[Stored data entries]
★ ★ ★

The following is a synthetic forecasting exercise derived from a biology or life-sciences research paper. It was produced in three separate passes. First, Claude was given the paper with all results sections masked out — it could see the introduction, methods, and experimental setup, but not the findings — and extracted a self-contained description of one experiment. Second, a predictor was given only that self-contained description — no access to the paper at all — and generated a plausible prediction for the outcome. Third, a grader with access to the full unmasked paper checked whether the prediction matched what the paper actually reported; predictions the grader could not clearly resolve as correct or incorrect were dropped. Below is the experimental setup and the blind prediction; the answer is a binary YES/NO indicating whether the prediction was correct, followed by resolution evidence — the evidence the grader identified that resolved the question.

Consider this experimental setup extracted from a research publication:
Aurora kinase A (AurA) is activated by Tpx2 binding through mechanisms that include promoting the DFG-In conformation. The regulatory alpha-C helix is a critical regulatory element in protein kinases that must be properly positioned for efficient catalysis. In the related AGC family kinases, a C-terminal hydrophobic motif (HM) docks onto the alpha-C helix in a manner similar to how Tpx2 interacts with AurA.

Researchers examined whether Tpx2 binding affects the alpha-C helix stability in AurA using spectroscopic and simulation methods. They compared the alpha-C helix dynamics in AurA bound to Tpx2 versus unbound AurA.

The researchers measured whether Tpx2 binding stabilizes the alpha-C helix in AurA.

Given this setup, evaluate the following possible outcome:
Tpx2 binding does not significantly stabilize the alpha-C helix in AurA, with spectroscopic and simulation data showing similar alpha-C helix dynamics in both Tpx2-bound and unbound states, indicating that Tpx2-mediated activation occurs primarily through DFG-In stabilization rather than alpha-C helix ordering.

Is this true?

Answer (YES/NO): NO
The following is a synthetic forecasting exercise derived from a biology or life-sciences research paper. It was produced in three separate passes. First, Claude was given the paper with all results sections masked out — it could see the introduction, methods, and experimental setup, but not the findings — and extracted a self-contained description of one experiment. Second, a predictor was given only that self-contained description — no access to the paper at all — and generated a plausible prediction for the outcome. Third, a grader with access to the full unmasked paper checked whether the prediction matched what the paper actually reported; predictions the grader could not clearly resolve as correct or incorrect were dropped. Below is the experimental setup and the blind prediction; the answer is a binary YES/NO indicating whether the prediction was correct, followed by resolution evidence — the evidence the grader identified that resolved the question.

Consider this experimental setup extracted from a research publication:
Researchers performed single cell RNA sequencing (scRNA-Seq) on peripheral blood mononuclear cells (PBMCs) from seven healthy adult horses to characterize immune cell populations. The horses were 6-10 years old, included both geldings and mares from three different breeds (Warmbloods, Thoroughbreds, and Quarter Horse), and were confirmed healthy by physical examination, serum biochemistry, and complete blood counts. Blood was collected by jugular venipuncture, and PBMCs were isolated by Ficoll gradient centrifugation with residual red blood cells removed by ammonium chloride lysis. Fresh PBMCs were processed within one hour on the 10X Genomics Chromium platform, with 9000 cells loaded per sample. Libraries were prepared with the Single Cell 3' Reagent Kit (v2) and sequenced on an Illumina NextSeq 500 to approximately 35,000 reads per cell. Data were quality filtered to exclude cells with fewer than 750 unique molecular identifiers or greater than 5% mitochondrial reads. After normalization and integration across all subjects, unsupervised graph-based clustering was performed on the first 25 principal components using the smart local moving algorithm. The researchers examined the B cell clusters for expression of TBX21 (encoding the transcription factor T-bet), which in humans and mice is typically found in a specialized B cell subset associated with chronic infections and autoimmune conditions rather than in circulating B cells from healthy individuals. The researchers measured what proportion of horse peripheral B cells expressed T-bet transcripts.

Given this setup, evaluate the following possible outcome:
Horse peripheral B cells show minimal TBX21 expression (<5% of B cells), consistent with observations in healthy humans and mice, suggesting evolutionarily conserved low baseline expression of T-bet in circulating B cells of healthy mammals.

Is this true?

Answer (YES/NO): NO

★ ★ ★

Instructions to follow
Every line of the data above should be retyped precisely.

Solution
The following is a synthetic forecasting exercise derived from a biology or life-sciences research paper. It was produced in three separate passes. First, Claude was given the paper with all results sections masked out — it could see the introduction, methods, and experimental setup, but not the findings — and extracted a self-contained description of one experiment. Second, a predictor was given only that self-contained description — no access to the paper at all — and generated a plausible prediction for the outcome. Third, a grader with access to the full unmasked paper checked whether the prediction matched what the paper actually reported; predictions the grader could not clearly resolve as correct or incorrect were dropped. Below is the experimental setup and the blind prediction; the answer is a binary YES/NO indicating whether the prediction was correct, followed by resolution evidence — the evidence the grader identified that resolved the question.

Consider this experimental setup extracted from a research publication:
Aurora kinase A (AurA) is activated by Tpx2 binding through mechanisms that include promoting the DFG-In conformation. The regulatory alpha-C helix is a critical regulatory element in protein kinases that must be properly positioned for efficient catalysis. In the related AGC family kinases, a C-terminal hydrophobic motif (HM) docks onto the alpha-C helix in a manner similar to how Tpx2 interacts with AurA.

Researchers examined whether Tpx2 binding affects the alpha-C helix stability in AurA using spectroscopic and simulation methods. They compared the alpha-C helix dynamics in AurA bound to Tpx2 versus unbound AurA.

The researchers measured whether Tpx2 binding stabilizes the alpha-C helix in AurA.

Given this setup, evaluate the following possible outcome:
Tpx2 binding does not significantly stabilize the alpha-C helix in AurA, with spectroscopic and simulation data showing similar alpha-C helix dynamics in both Tpx2-bound and unbound states, indicating that Tpx2-mediated activation occurs primarily through DFG-In stabilization rather than alpha-C helix ordering.

Is this true?

Answer (YES/NO): NO
The following is a synthetic forecasting exercise derived from a biology or life-sciences research paper. It was produced in three separate passes. First, Claude was given the paper with all results sections masked out — it could see the introduction, methods, and experimental setup, but not the findings — and extracted a self-contained description of one experiment. Second, a predictor was given only that self-contained description — no access to the paper at all — and generated a plausible prediction for the outcome. Third, a grader with access to the full unmasked paper checked whether the prediction matched what the paper actually reported; predictions the grader could not clearly resolve as correct or incorrect were dropped. Below is the experimental setup and the blind prediction; the answer is a binary YES/NO indicating whether the prediction was correct, followed by resolution evidence — the evidence the grader identified that resolved the question.

Consider this experimental setup extracted from a research publication:
Researchers performed single cell RNA sequencing (scRNA-Seq) on peripheral blood mononuclear cells (PBMCs) from seven healthy adult horses to characterize immune cell populations. The horses were 6-10 years old, included both geldings and mares from three different breeds (Warmbloods, Thoroughbreds, and Quarter Horse), and were confirmed healthy by physical examination, serum biochemistry, and complete blood counts. Blood was collected by jugular venipuncture, and PBMCs were isolated by Ficoll gradient centrifugation with residual red blood cells removed by ammonium chloride lysis. Fresh PBMCs were processed within one hour on the 10X Genomics Chromium platform, with 9000 cells loaded per sample. Libraries were prepared with the Single Cell 3' Reagent Kit (v2) and sequenced on an Illumina NextSeq 500 to approximately 35,000 reads per cell. Data were quality filtered to exclude cells with fewer than 750 unique molecular identifiers or greater than 5% mitochondrial reads. After normalization and integration across all subjects, unsupervised graph-based clustering was performed on the first 25 principal components using the smart local moving algorithm. The researchers examined the B cell clusters for expression of TBX21 (encoding the transcription factor T-bet), which in humans and mice is typically found in a specialized B cell subset associated with chronic infections and autoimmune conditions rather than in circulating B cells from healthy individuals. The researchers measured what proportion of horse peripheral B cells expressed T-bet transcripts.

Given this setup, evaluate the following possible outcome:
Horse peripheral B cells show minimal TBX21 expression (<5% of B cells), consistent with observations in healthy humans and mice, suggesting evolutionarily conserved low baseline expression of T-bet in circulating B cells of healthy mammals.

Is this true?

Answer (YES/NO): NO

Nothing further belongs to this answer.